The idea of async programming is to allow the calling thread (assuming it's a thread pool thread) to return to the thread pool for use on some other task while async IO completes. Under the hood the call context gets stuffed into a data structure and 1 or more IO completion threads monitor the call waiting for completion. When IO completes the completion thread invokes back onto a thread pool restoring the call context. That way instead of 100 threads blocking there is only the completion threads and a few thread pool threads sitting around mostly idle.
The best I can come up with is:
public async Task CopyFileAsync(string sourcePath, string destinationPath)
{
using (Stream source = File.Open(sourcePath))
{
using(Stream destination = File.Create(destinationPath))
{
await source.CopyToAsync(destination);
}
}
}
I haven't done extensive perf testing on this though.
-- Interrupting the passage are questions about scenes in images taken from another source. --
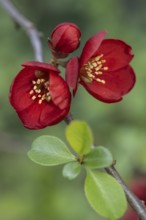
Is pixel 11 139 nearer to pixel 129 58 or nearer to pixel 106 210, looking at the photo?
pixel 129 58

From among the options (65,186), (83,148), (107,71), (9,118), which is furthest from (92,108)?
(83,148)

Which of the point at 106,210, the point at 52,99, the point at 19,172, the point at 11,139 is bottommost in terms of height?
the point at 19,172

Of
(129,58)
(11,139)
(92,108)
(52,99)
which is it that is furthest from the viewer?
(92,108)

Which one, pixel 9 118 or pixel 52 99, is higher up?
pixel 52 99

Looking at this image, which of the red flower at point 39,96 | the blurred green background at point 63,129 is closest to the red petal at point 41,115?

I'm a little worried because if it was that simple it would already be in the core libraries.
await does what I am describing behind the scenes. If you want to get a general idea of how it works it would probably help to understand Jeff Richter's AsyncEnumerator. They might not be completely the same line for line but the ideas are really close. If you ever look at a call stack from an "async" method you'll see MoveNext on it.
As far as move goes it doesn't need to be async if it's really a "Move" and not a copy then delete. Move is a fast atomic operation against the file table. It only works that way though if you don't try to move the file to a different partition.